But, seeing this thread, I decided to give it another try. I chose to listen to Jaap Ter Linden and the Mozart Akademie Amsterdam - actually, I'm listening to the first movement as I type - over my beloved Szell (whose version I've heard many times before). I actually think this symphony benefits considerably from period instruments like the version I'm hearing now. The lingering, slightly astringent flavor of the violins makes the first movement's themes much more exciting in my opinion. And, this performance so far is very lively with the brass and percussion punctuating the phrases with a kind of crisp decisiveness I'm not used to.

Now, on to the second movement....After a nearly 12 minute first movement (taken with the repeat), now the second movement clocks in at over 10 minutes. For all that, it moves very nicely along. If there is one superiority of the 41st over the 39th, it's probably in this Andante Cantabile. Again, the performance suits my taste perfectly. I really like the sound. Nothing overblown or heavy - a nice, light reading.

The menuetto is also nicely done - with lilt and great definition. The trio? Good.

The final movement starts out impressively. If he can hold me through this movement, I'm going to declare it a winner. Wow, what clarity. It seems like I can hear every single instrument. Hmm..takes the repeat again. Interesting. What a difference the defined, non-boomy bass is in this movement. Oops..I think somebody went a little sharp. I can live with that. Very nice conclusion. I liked this Jupiter better than any I've heard before.

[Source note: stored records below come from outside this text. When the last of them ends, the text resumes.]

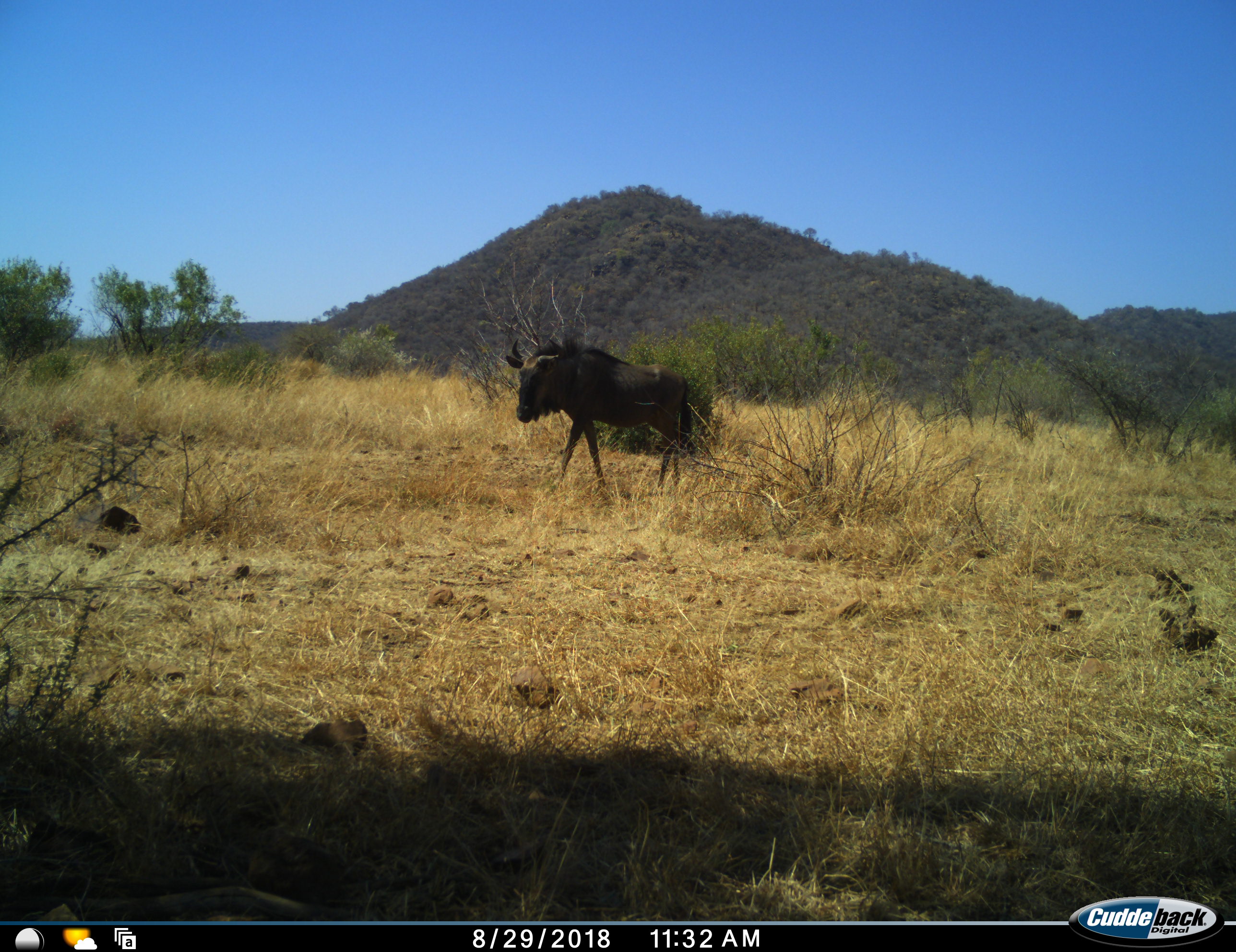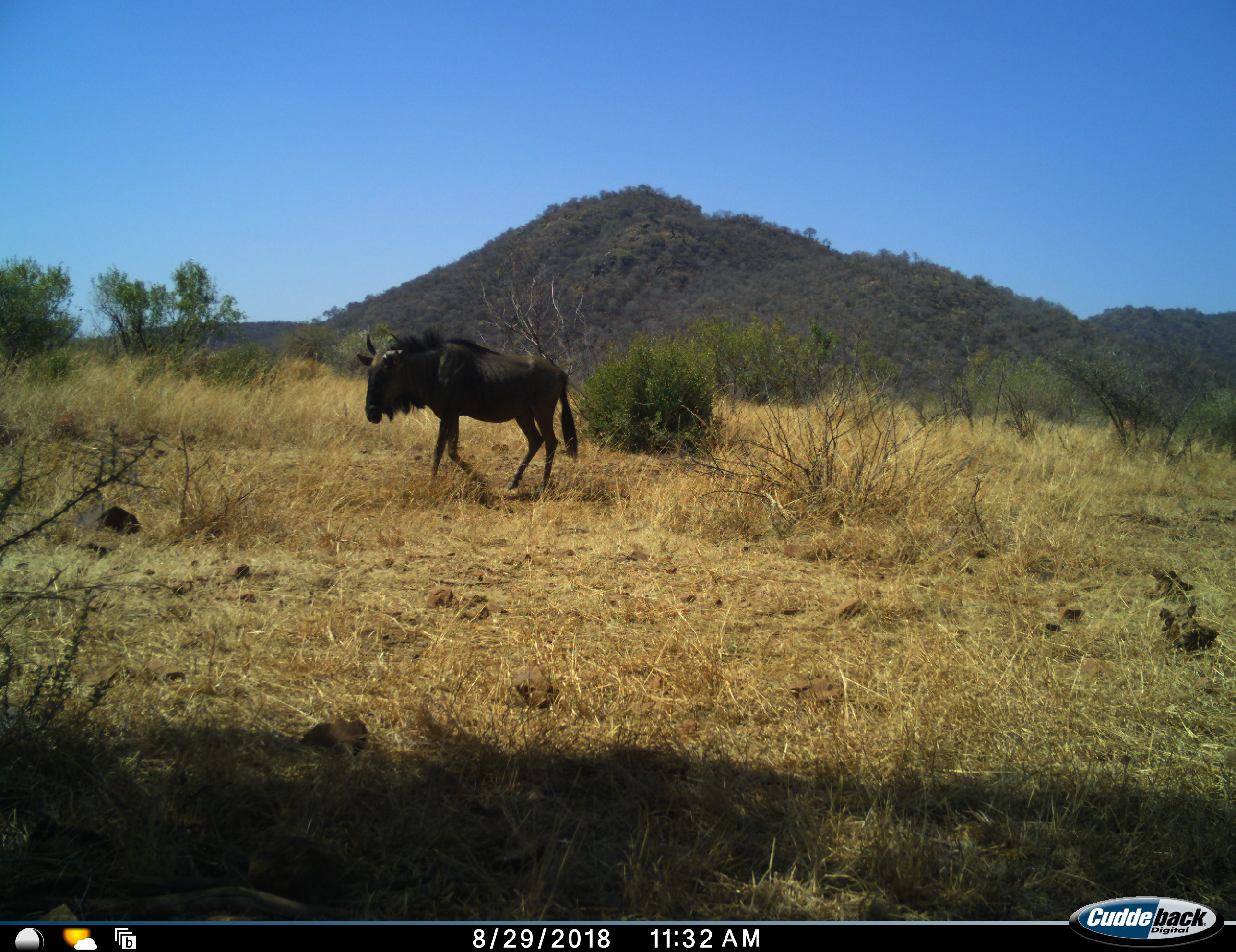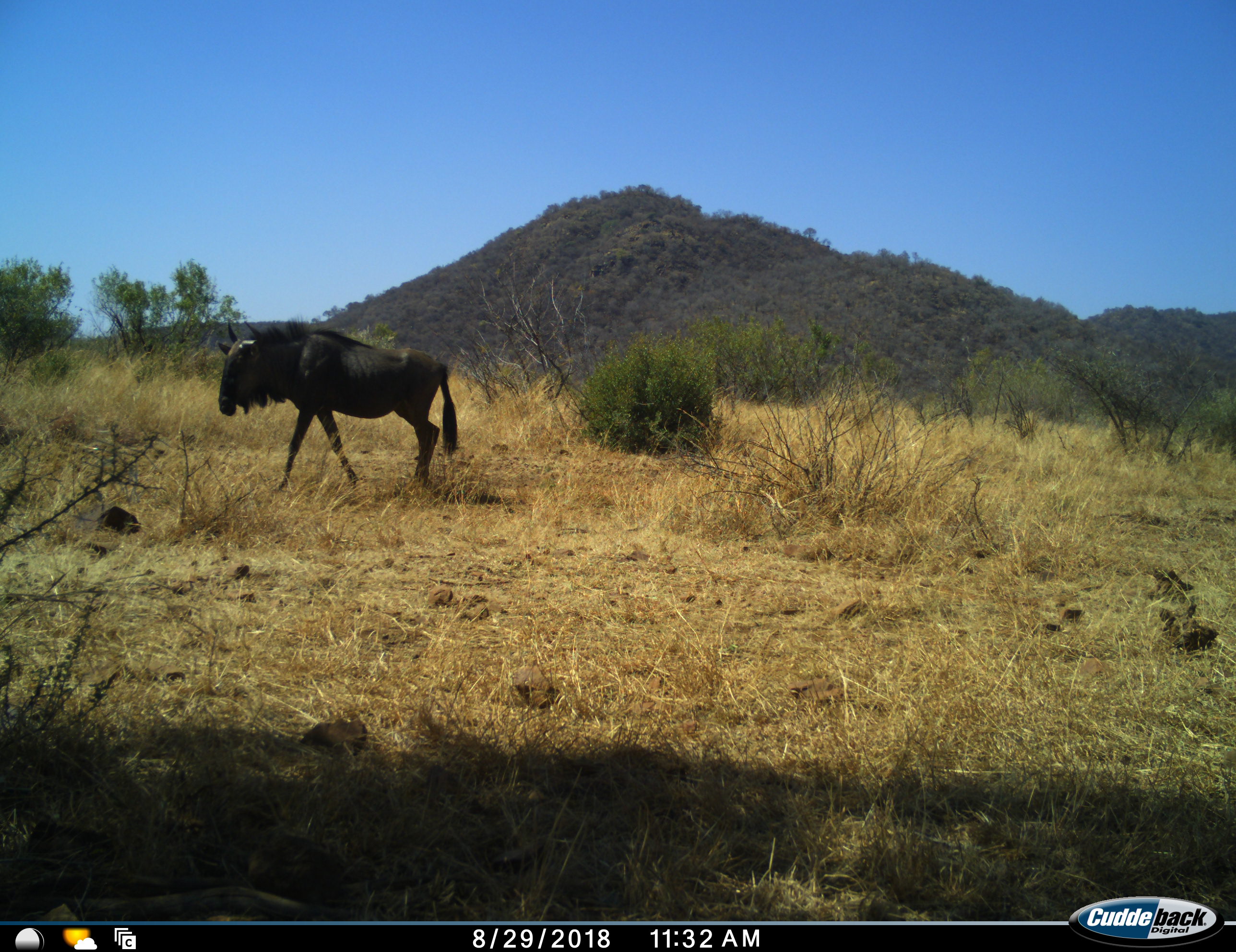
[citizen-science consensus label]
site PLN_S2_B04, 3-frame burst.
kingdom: Animalia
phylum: Chordata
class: Mammalia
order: Artiodactyla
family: Bovidae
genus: Connochaetes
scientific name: Connochaetes taurinus taurinus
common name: blue wildebeest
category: wildebeestblue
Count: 1.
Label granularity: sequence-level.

I still prefer the more engaging, less ponderous 39th, but this has given me a new feeling about the 41st. Thanks for bringing it up this way. This has been fun.

(Sorry CoAG, for adding on to my post after you gave it a like. You may not have liked the second part. I just didn't want to take up two spots for my comments.)


----------



## realdealblues (Mar 3, 2010)

I re-listened to George Szell's classic recording this morning for the first time in a few years. Szell always seems to have such energy in his recordings. Even though he wasn't exactly a young man when he was making his "famous" recordings, he never seemed to lose that air of excitement and wonder. I wish he had recorded more of Mozart's symphonies. I'd have loved to hear him do 25, 29 and 36. He really had a feel for Mozart in my opinion.

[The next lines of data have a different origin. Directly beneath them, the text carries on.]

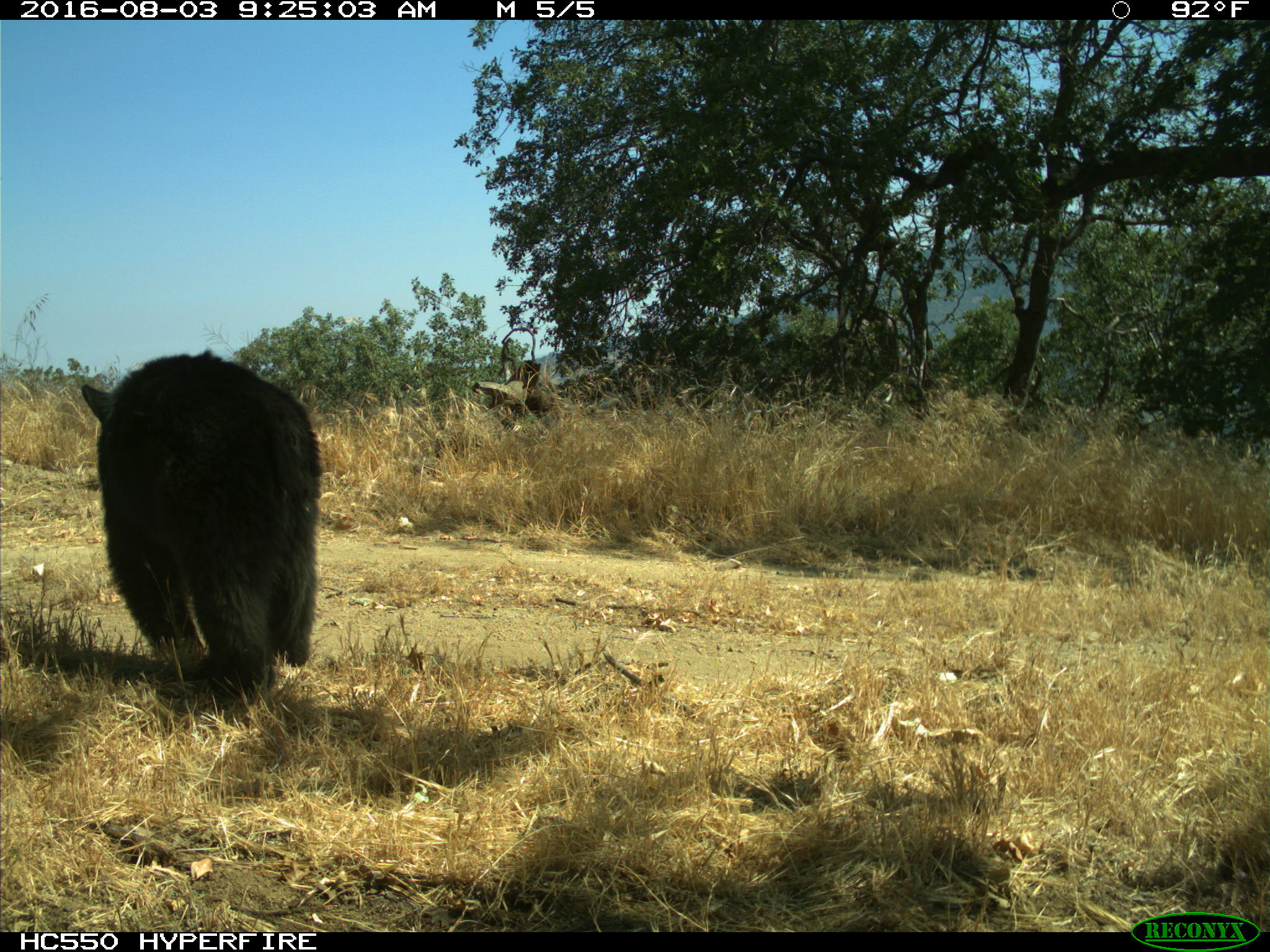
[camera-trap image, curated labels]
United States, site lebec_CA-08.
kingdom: Animalia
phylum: Chordata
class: Mammalia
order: Carnivora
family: Ursidae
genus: Ursus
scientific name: Ursus americanus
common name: american black bear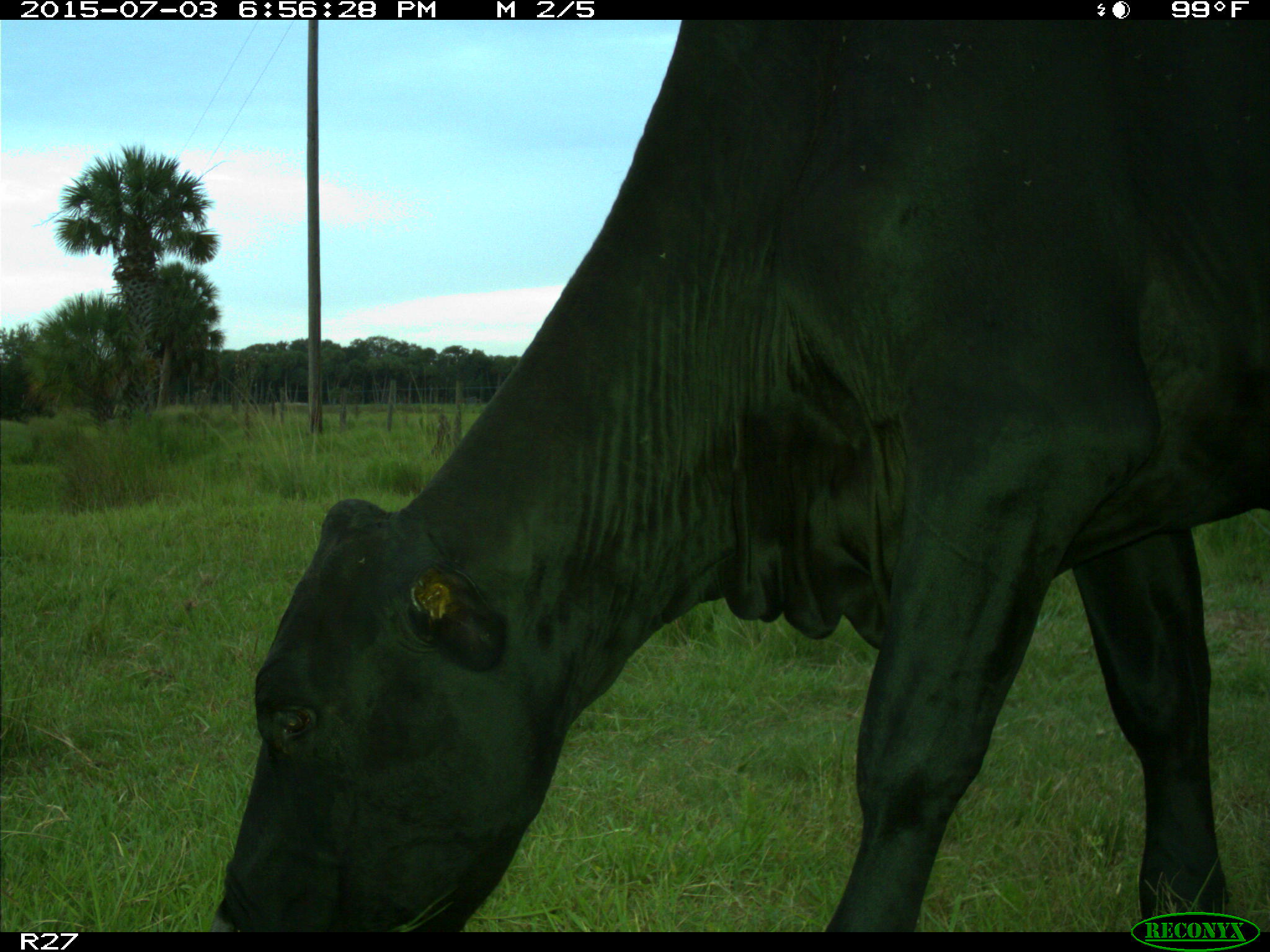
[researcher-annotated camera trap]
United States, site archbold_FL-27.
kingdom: Animalia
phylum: Chordata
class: Mammalia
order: Artiodactyla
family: Bovidae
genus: Bos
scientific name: Bos taurus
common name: domestic cow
Bos taurus (domestic cow).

It has been a little while since I had listened to Symphony 41. I enjoyed the symphony so much I re-listened to Bruno Walter's recording as well. Both were excellent


----------



## Bix (Aug 12, 2010)

As this symphony is essentially new to me (as I've only heard it a small number of times) I will comment on the piece itself from my personal point of view and not comment on the orchestra and conductors rendition.

Allegro vivace, 4/4
The cycle of theme, bursts/fanfare/lyric progresses and develops well technically but from a personal enjoyment point of view by the end of the series of recapitulations I found that I was bored.

Andante cantabile, 3/4 in F major
Good example of a sonata form for orchestra, parts of the cantabile were reminiscent of some Mozart operas, Don Giovanni specifically. A nice use of triple meter but as someone said previously nothing that would stick in my head after a listening.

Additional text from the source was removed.